In a similar reaction, an anonymous official source told Iran’s state-run Press TV that enrichment at such levels will be suspended only after all US sanctions are removed. Washington’s failure to do so, the source warned, will push Iran toward a “further reduction of its JCPOA commitments.”

What Tehran refers to as “commitment reduction” has been viewed by the Western signatories of the deal as worrisome “breaches” under the JCPOA. The process began in May 2018 and was particularly accelerated late last year following an Iranian parliamentary law on raising nuclear enrichment among other activities, which the JCPOA had severely restricted. Tehran says those steps are meant to push the other parties into honoring their obligations.

Merely throwing the ball into one another’s court, officials in Tehran and Washington have in recent months made little progress toward breaking the impasse. The Iranian government has persistently dismissed fresh negotiations but has promised that sanctions removal by the United States will trigger the quick and automatic Iranian compliance with the JCPOA.
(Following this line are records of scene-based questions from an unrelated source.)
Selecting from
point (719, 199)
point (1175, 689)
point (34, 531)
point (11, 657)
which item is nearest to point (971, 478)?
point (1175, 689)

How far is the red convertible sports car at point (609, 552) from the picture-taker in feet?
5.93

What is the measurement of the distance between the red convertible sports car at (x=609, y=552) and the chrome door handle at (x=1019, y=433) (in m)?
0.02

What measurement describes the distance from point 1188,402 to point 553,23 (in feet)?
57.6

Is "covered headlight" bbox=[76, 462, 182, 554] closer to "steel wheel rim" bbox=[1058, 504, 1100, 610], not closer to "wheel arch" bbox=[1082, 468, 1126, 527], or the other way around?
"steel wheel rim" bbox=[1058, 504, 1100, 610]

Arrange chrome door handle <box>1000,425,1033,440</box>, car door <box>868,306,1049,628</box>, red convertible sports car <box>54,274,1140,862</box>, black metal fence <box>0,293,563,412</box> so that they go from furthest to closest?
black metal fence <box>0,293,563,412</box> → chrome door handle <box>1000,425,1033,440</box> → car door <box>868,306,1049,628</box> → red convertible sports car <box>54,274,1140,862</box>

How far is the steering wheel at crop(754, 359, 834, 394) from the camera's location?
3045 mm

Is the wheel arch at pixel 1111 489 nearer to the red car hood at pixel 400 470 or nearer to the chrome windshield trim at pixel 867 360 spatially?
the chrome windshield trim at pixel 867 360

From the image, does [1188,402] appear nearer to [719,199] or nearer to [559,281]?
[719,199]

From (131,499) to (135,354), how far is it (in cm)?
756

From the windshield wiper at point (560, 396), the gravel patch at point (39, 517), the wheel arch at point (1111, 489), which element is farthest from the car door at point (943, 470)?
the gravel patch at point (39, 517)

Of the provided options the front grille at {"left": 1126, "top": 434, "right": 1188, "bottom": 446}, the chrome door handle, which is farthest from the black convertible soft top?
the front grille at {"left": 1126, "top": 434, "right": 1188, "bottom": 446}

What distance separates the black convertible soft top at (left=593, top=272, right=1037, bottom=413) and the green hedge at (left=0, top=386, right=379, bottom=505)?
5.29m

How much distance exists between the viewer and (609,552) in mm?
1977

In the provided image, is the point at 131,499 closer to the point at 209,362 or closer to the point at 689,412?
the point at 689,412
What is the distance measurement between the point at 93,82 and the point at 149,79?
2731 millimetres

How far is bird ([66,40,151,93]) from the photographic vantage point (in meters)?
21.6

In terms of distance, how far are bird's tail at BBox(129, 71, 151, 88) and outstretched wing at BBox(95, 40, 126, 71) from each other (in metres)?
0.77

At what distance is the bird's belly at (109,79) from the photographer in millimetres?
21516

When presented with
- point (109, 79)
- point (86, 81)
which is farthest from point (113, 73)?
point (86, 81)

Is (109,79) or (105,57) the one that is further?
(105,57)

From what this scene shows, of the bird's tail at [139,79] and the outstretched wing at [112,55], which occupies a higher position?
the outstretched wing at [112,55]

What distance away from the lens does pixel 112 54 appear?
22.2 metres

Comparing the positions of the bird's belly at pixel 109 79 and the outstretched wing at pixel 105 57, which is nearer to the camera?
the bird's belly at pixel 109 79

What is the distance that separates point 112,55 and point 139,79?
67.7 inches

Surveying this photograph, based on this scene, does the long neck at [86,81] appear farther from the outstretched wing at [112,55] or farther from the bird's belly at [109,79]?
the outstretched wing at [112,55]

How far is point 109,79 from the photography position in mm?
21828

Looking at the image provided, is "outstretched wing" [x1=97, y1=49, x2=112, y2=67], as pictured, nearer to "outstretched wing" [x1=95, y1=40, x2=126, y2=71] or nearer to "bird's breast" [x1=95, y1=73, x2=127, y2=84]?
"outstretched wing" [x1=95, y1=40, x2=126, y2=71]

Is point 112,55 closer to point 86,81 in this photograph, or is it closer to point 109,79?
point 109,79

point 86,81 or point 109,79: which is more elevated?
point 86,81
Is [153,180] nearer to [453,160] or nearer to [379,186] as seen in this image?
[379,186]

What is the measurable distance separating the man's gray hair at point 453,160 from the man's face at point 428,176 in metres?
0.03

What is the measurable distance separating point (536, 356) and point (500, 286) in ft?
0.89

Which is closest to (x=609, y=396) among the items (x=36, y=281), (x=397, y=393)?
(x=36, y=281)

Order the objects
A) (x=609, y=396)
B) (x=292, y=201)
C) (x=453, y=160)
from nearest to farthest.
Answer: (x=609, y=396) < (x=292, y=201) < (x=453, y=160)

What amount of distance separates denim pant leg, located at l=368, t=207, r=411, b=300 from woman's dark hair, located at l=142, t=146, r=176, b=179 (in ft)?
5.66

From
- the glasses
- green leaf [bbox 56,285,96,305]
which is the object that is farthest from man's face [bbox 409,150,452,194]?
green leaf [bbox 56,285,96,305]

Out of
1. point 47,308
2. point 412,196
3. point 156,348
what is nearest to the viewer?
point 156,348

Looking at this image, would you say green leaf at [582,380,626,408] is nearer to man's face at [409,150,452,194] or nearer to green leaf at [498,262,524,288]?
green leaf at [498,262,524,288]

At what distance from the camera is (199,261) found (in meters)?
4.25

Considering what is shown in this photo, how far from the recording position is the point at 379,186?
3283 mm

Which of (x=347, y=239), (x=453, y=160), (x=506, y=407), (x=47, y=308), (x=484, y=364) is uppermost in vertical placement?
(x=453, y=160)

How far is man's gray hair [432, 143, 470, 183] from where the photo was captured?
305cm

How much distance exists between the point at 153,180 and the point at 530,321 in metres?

The hard-line sectors across the Iranian political spectrum are resorting to an even less conciliatory rhetoric these days. Hossein Salami, who commands the powerful Islamic Revolutionary Guard Corps, declared March 30, “We stand inattentive to the sanctions. We don’t even need the JCPOA, either, as we press ahead … to make the country stronger day by day.”

It was not immediately clear how binding such statements were, but they were reflective of comments by Supreme Leader Ayatollah Ali Khamenei, the man who maintains the final say in Iran’s foreign policy decisions.

In his March 21 remarks on the revival of the JCPOA, Khamenei appeared confident that there was no need for Iran to “hurry,” as he tightly grabbed on to his previous demands for complete US sanctions relief.